O marido de Maria, penetrando o coração do padre, dissera-lhe:

—Conheça o coração humano, meu caro bemfeitor. A minha conversão religiosa foi um abalo que devia parar. Eu era um homem que achava pequeno o mundo. Scismára muitas vezes na eternidade, quando voltava com enojo as costas aos vicios satisfeitos. O meu espirito, immergido no lodo, não podia voejar acima do que os olhos abrangiam, e os sentidos confirmavam. Refazia-me novamente de forças para a libertinagem, procurava-lhe com cynica avidez as faces novas e, desesperado de encontra'-las, invocava outra vez a idéa confusa do meu destino.

«Quando frei Antonio me appareceu, a minha alma era um vacuo horrivel. Ouvi-o, era a primeira vez que a voz de um homem respondia ás minhas perguntas a Deus. Affiz-me a considera'-lo um justo, alteei-me onde os seus vôos me chamavam, e sentia rejuvenescer a minha alma de viço e alentos nunca experimentados. Maria, este anjo de Deus, fez que o meu coração se purificasse ao mesmo tempo que o espirito se regenerava. O amor que lhe dei, immenso e fervoroso, não era mentira; nem podia sê'-lo, por que a mentira não se sustenta á custa do sacrificio da liberdade.

«O amor d'ella era para mim uma emanação do amor divino. No dia em que aquella ardente fé nos divinos preceitos se entibiasse, arrefeceria tambem o amor a sua sobrinha. Estavam vinculados ambos os affectos: dependiam um do outro.

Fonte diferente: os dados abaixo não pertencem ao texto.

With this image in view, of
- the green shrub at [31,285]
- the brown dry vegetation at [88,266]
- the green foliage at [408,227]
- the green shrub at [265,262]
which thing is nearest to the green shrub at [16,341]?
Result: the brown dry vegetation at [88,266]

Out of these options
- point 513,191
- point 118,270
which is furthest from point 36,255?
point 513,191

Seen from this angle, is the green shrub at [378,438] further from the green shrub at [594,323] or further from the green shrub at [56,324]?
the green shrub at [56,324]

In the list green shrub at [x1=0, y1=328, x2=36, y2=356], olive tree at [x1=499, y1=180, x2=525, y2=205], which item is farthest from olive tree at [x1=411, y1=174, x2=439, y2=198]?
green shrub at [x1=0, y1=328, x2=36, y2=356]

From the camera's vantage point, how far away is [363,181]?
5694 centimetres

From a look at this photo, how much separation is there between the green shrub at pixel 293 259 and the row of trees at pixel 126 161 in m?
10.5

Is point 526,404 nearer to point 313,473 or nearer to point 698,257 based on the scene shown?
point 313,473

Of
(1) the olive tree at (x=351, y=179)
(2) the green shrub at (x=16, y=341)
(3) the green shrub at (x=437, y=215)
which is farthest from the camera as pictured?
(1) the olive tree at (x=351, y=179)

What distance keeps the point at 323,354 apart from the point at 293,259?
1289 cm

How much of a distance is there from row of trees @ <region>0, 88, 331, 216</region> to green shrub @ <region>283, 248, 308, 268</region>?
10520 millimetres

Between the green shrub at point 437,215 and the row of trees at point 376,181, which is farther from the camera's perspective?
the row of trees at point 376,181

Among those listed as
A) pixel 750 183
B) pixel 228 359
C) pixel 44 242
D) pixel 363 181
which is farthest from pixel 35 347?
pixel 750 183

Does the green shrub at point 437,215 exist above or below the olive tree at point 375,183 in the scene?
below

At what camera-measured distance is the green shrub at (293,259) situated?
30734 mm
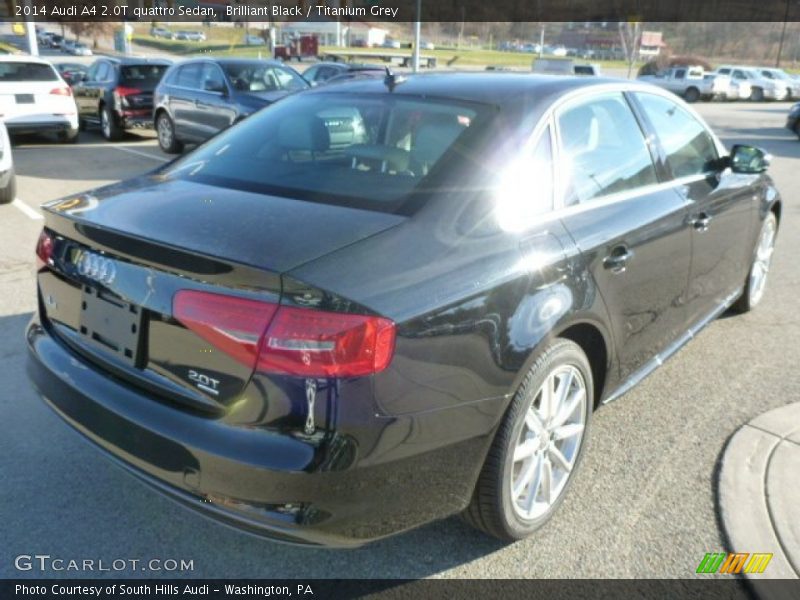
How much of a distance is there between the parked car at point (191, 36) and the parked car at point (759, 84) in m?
55.6

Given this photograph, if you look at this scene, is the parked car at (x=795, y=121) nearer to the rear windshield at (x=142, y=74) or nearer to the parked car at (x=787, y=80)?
the rear windshield at (x=142, y=74)

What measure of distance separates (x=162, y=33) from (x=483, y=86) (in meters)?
86.8

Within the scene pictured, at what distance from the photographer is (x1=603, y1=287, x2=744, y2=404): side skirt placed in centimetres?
315

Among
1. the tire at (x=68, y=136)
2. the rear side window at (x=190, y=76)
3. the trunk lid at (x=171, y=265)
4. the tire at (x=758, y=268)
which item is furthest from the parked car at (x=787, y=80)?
the trunk lid at (x=171, y=265)

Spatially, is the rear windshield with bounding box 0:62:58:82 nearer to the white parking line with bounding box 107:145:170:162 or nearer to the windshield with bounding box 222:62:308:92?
the white parking line with bounding box 107:145:170:162

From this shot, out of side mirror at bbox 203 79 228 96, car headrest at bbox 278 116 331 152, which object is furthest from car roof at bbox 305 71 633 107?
side mirror at bbox 203 79 228 96

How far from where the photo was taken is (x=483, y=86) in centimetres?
303

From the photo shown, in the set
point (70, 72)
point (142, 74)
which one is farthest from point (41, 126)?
point (70, 72)

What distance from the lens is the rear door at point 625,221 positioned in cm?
282

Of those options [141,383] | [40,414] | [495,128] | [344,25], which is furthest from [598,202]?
[344,25]

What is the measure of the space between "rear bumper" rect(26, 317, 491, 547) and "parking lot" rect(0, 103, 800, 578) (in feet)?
1.46

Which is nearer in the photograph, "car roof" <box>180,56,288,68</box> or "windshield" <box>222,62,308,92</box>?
"windshield" <box>222,62,308,92</box>

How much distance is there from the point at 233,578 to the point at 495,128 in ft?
6.08

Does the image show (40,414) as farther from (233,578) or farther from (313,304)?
(313,304)
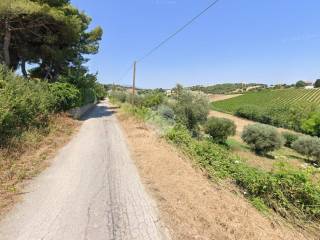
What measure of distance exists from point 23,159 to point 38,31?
1504 cm

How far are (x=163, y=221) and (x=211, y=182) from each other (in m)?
2.86

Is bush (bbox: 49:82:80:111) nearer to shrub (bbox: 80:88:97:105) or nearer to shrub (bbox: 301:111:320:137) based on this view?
shrub (bbox: 80:88:97:105)

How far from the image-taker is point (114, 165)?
Result: 27.3 feet

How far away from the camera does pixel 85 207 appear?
5094mm

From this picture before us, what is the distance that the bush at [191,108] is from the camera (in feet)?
75.8

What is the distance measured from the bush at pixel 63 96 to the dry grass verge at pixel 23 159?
6148mm

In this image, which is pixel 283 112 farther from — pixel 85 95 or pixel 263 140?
pixel 85 95

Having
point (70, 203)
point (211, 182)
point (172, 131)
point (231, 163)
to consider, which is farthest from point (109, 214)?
point (172, 131)

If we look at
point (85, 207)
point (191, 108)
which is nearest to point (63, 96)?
point (191, 108)

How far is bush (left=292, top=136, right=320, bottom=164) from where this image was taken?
30.1 m

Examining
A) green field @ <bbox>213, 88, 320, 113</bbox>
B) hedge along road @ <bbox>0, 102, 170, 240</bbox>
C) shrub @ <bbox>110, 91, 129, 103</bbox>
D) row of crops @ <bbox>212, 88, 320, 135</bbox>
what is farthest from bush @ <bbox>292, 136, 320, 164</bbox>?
green field @ <bbox>213, 88, 320, 113</bbox>

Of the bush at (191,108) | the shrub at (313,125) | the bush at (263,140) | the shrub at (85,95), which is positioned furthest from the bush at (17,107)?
the shrub at (313,125)

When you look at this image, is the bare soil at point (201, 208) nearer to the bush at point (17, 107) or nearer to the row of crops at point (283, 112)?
the bush at point (17, 107)

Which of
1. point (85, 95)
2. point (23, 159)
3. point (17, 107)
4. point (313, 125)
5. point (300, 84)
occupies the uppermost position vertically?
point (300, 84)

A religião era como a lampada suspensa no meio do templo que reflecte o seu clarão em todos os altares. Logo que se apagou, fizeram-se trevas em todas as minhas affeições nobres, em todas, até vergonha senti de haver tido remorso dos meus vicios. Foi por isso que a sua presença, padre Antonio, me aborrecia, que os conselhos de meu pobre pae me enfastiavam, e que as lagrimas de minha mulher me levavam desde o desagrado até ao odio. Isto foi horrivel, mas verdadeiro.

«Como a luz da religião se extinguiu em minha alma, não sei. Lembra-me que me assaltaram saudades de uma sociedade que me ridicularisava a conversão e o casamento. Saudades de uma vida mesclada de tedios e de alegrias. Necessidade de alargar o circulo de ferro que me apertava a respiração. Era o crime que me visitava com todas as suas galas perfidas. Era o anjo mau da tentação que triumphava, pintando-me insignificante de espirito, de «fortuna», e de belleza uma mulher que parecia violentar-me a adquirir os seus habitos mesquinhamente caseiros e de baixa condição.

«Ultrajei a minha pobre victima com o desprezo, e depois pensei que a mataria com o abandono. Fui um infame dos infames que se não definem.

«Nenhum homem experimentou affrontas semelhantes ás que eu devorei. Todos os meus haveres hypothequei-os ao vicio, e ao crime. Nunca tive uma alegria de alma por um punhado de ouro. Arrojava-o com desesperação aos abysmos onde me diziam que era possivel arrancar-se das mãos do diabo uma sentença de prazer novo. Nunca, nunca! Tocaria a ultima balisa da indigencia, se o meu fausto não apparentasse uma riqueza. Pedi quantias, algumas das quaes não pagarei jámais, porque estou pobre, e outras paguei-as com o vilipendio merecido de um carcere.

«Algumas vezes vi uma sombra veneranda, padre Antonio, e pavorosos sonhos eram aquelles em que eu via minha mulher a expirar-lhe nos braços.

«Revivia-me então a necessidade de gritar pela misericordia divina; mas o grito de contricção era suffocado por um riso blasphemo. Quando o infortunio é superior ás forças humanas apaga-se a luz da razão, fica o espirito na escuridade da demencia, e já não ha alma que se refugie na esperança de uma vida melhor.

«Hoje, sim, frei Antonio. Já não é uma organisação susceptivel de impressões que obedece á eloquencia da sua palavra religiosa. Hoje é o desgraçado, que sente no coração fendido de golpes o poder do balsamo divino, ministrado pela mão d'aquella que victimei. O perdão da martyr é o que me está testemunhando a misericordia do céo. Vejo n'ella a omnipotencia de Deus: não a procuro nos livros, não a preciso da argumentação; não quero que me combatam com o raciocinio a impiedade que o meu coração rejeita. Creio em Deus, meu caro mestre, creio no céo, creio no inferno, creio em tudo que preciso crer para caír de joelhos aos seus pés, e supplicar-lhe que não duvide um momento da minha rehabilitação.»

Padre Antonio recebera-o nos braços, soluçando palavras de benção, e de felicidade inexprimivel.